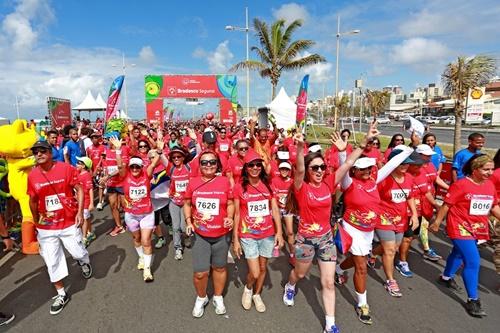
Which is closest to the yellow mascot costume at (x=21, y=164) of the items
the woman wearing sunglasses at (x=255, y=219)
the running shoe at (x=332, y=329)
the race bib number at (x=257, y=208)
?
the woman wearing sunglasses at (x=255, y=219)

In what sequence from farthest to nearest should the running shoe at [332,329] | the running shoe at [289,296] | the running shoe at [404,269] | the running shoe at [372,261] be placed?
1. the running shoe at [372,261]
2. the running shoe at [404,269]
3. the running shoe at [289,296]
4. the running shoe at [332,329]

==

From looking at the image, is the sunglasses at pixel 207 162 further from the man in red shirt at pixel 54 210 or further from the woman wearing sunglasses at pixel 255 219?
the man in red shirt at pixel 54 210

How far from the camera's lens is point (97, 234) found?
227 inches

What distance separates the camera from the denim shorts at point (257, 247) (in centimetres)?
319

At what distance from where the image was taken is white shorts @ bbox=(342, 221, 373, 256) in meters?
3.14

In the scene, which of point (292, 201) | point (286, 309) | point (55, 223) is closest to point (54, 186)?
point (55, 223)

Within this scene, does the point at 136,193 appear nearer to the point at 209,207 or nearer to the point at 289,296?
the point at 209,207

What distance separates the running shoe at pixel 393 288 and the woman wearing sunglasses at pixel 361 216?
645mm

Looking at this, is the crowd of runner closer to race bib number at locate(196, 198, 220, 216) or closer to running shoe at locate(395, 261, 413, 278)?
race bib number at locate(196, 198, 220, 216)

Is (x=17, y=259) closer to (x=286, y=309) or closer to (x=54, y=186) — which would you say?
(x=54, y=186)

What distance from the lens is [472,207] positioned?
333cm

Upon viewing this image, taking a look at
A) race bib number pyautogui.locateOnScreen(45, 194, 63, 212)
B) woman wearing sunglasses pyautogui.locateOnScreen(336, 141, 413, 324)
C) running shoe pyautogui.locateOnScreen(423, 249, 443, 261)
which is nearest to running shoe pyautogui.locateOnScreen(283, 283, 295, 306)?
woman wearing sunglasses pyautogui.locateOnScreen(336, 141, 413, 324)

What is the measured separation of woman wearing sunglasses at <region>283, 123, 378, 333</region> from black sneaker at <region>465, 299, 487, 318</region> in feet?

--

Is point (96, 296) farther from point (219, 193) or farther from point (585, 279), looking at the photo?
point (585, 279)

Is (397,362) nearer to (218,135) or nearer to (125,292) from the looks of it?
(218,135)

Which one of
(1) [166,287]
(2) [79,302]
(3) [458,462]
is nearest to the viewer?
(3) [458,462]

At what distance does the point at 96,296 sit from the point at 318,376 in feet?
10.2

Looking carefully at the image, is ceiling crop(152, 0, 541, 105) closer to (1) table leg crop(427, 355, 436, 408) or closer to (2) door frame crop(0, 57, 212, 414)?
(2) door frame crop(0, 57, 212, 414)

Request |
Rewrite the rows from the line containing "Looking at this, is" up to and including the line containing "What is the" as a JSON list of strings, with one string per line and blank lines omitted.

Reply |
[
  "Looking at this, is the crowd of runner closer to race bib number at locate(196, 198, 220, 216) or closer to running shoe at locate(395, 261, 413, 278)?",
  "race bib number at locate(196, 198, 220, 216)",
  "Is (x=17, y=259) closer to (x=286, y=309) or closer to (x=54, y=186) — which would you say?",
  "(x=54, y=186)",
  "What distance from the lens is [472,207] positioned?",
  "333cm",
  "Upon viewing this image, taking a look at",
  "A) race bib number pyautogui.locateOnScreen(45, 194, 63, 212)",
  "B) woman wearing sunglasses pyautogui.locateOnScreen(336, 141, 413, 324)",
  "C) running shoe pyautogui.locateOnScreen(423, 249, 443, 261)",
  "which is nearest to running shoe pyautogui.locateOnScreen(283, 283, 295, 306)?",
  "woman wearing sunglasses pyautogui.locateOnScreen(336, 141, 413, 324)",
  "What is the measured separation of woman wearing sunglasses at <region>283, 123, 378, 333</region> from black sneaker at <region>465, 299, 487, 318</region> in feet?"
]